(Short web captions)

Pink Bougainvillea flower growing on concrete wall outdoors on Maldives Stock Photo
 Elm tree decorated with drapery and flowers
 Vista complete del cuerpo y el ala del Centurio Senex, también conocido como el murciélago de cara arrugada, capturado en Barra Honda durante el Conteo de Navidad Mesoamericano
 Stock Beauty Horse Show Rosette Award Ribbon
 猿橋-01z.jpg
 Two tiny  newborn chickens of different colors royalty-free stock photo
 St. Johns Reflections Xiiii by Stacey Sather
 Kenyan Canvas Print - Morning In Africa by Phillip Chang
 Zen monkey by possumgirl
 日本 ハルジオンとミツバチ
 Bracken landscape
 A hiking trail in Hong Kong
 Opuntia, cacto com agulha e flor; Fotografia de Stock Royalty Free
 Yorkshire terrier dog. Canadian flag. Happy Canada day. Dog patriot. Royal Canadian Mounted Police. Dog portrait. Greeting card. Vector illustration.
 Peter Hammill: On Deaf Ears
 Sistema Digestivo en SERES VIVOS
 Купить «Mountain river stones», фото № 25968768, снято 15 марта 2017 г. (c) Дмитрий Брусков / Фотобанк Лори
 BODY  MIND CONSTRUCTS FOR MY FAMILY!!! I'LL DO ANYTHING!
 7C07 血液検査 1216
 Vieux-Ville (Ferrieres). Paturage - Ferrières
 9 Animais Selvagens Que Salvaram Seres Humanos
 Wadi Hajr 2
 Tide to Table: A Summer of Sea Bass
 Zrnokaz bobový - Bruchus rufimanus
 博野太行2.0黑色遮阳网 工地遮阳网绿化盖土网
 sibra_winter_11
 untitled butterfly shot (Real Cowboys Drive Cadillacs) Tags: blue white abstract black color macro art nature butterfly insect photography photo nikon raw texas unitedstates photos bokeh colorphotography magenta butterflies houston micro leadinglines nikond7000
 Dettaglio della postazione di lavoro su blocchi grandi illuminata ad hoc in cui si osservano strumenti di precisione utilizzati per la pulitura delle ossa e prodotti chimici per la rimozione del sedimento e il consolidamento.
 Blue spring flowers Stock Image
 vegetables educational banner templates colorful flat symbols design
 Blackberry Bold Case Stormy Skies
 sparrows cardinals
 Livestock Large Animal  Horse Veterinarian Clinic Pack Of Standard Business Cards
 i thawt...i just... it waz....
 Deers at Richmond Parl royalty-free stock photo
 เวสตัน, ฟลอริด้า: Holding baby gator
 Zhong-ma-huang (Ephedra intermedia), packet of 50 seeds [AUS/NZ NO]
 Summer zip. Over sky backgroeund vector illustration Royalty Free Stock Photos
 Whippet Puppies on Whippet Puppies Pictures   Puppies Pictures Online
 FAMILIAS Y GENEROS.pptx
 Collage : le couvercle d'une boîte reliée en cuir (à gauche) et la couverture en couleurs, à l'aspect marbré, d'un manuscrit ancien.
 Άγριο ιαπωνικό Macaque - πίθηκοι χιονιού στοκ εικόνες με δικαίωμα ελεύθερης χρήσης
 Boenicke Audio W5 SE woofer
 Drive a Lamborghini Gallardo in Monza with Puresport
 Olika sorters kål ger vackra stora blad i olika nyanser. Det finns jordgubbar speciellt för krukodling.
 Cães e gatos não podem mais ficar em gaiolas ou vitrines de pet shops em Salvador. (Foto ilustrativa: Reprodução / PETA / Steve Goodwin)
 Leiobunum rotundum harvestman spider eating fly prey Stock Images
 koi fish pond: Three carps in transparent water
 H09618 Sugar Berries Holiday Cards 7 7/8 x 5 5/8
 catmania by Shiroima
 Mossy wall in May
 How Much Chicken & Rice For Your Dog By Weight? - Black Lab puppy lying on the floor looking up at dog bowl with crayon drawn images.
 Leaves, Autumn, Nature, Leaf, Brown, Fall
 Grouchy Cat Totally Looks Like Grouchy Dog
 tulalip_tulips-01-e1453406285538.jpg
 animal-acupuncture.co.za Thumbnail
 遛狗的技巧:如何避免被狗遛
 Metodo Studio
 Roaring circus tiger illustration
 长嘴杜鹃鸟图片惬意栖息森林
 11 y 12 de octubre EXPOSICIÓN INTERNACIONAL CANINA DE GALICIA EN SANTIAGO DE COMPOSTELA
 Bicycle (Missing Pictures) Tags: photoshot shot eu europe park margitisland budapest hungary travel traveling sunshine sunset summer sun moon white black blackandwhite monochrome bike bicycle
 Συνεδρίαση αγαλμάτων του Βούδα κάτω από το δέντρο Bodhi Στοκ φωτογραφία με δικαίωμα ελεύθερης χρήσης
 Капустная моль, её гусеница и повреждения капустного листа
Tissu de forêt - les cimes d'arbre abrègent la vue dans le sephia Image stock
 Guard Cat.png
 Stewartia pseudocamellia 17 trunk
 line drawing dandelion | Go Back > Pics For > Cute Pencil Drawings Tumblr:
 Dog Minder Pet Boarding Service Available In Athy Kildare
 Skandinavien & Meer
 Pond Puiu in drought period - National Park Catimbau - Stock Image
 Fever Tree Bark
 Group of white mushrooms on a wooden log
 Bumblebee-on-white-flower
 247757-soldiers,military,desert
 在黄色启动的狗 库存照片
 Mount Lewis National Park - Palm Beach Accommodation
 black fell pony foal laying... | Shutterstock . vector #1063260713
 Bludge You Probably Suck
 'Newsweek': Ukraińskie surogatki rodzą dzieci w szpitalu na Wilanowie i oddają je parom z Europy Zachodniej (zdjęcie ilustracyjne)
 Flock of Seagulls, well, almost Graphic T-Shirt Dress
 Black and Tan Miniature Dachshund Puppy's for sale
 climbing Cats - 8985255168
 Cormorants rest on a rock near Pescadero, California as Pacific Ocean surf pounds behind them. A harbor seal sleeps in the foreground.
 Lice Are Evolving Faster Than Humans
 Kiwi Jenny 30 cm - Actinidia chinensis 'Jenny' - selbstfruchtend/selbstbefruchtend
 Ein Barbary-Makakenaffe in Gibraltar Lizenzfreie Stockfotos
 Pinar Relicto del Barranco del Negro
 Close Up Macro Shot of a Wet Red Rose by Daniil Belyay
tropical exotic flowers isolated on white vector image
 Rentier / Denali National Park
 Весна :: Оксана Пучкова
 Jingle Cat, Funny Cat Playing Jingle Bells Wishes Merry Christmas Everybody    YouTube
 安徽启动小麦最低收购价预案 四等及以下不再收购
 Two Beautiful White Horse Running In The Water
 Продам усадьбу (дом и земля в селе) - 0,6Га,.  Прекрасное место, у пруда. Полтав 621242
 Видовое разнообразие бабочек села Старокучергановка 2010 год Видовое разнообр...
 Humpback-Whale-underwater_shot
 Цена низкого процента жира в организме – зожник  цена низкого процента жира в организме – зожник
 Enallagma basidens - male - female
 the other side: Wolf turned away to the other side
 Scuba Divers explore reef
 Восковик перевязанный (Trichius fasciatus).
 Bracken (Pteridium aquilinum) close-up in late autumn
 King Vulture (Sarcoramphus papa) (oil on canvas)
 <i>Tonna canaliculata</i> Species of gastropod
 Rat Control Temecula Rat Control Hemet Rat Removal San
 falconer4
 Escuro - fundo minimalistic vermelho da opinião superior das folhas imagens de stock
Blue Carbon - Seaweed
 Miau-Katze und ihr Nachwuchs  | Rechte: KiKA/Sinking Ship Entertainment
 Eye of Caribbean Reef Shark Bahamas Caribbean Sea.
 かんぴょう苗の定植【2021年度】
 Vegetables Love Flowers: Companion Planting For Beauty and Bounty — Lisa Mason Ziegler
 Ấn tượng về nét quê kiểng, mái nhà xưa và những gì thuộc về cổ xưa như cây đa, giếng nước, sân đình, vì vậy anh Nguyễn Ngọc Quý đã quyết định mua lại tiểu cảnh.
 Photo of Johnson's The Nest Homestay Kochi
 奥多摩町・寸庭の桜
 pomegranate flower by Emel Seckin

_Task objective_
The lines to return are those in the records above that hold the word "Horse".

_Finished exercise_
 Stock Beauty Horse Show Rosette Award Ribbon
 Livestock Large Animal  Horse Veterinarian Clinic Pack Of Standard Business Cards
 Two Beautiful White Horse Running In The Water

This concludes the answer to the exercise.